Passage =>
The gist is this: Cosmic rays create aresols, the stuff in the air that water vapor clings on to to make clouds. Clouds reflect sunlight back into space, including infrared wavelengths that generate heat. So these new tests show that cosmic rays can actually increase clouds, and therefor reduce warming.
Except the rest of the facts just don't back this up. We have seen the mean global temperature rise over the past 150 years. The sun cycles every thirteen years. So there should be a correlation between mean temperature and the solar cycle, if global warming critics are right. There isn't a correlation. The data should be obvious to everyone if the sun had that much affect on global warming.
No, I think we can still count the rate of CO2 humans are pumping into the atmosphere as the main reason the earth is warming. The guys who are making such bold and outrageous claims cannot just blame Volcanoes either - which is usually their next fallback position - because we statistically pump 100x more carbon dioxide into the atmosphere than they do.

Material shown =>
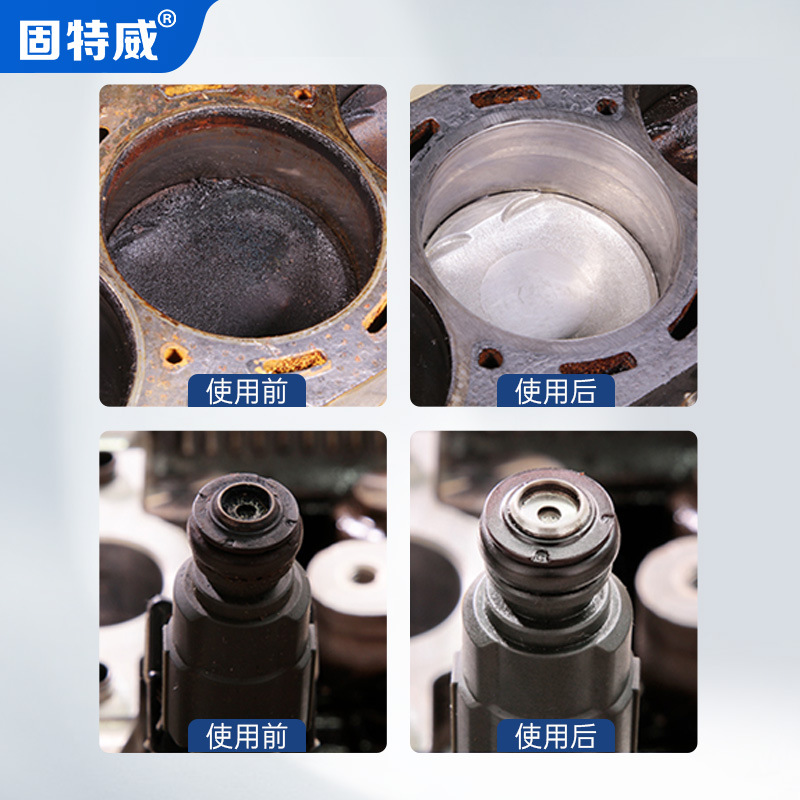 固特威®

使用前

使用后

使用前

使用后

Complete the following =>
**A)** Answer these from the passage on cosmic rays and global warming:
(i) What do clouds reflect back into space, and which wavelengths does that include?
(ii) Over how many years has the mean global temperature been seen to rise?
(iii) Statistically, how much more carbon dioxide do humans pump into the atmosphere than volcanoes do?
**B)** Pick up the passage on cosmic rays and global warming after its final sentence and carry it on.

Answer section =>
**A)**
(i) Clouds reflect sunlight back into space, including the infrared wavelengths that generate heat.
(ii) The past 150 years.
(iii) 100 times more.

**B)**
I suppose that this is simply what happens when politically centered opinions look for science to back up what they already believe: jump the gun or get it wrong. My personal observation is that religious "fundamentalism", whether it be theistic, cultist, social, economic, etc - often has a strong correlation with reality-denial, especially when people with such absurd views get into positions of power....
Indeed, one often hears, as I do, people saying things like they are not "believers" in anthropogenic climate change, or that they don't "believe" that climate change is caused by human activity, within recent years. My personal inclinations aside (and my keen environmentalist ethics) ...
They might as well state that they reject Darwinian evolution, plate tectonics, or the force of gravity. Pseudoscientific denial of anthropogenic global warming isn't a matter of "belief" when it flies in the face of overwhelming evidence to the contrary. Scientific opinion on climate change is nearly unanimous in affirming APG:
"National and international science academies and scientific societies have assessed the current scientific opinion, in particular on recent global warming. These assessments have largely followed or endorsed the Intergovernmental Panel on Climate Change (IPCC) position of January 2001 which states:
An increasing body of observations gives a collective picture of a warming world and other changes in the climate system... There is new and stronger evidence that most of the warming observed over the last 50 years is attributable to human activities.
No scientific body of national or international standing has maintained a dissenting opinion... ."
Goodnight, dear hominids.....
Your turn.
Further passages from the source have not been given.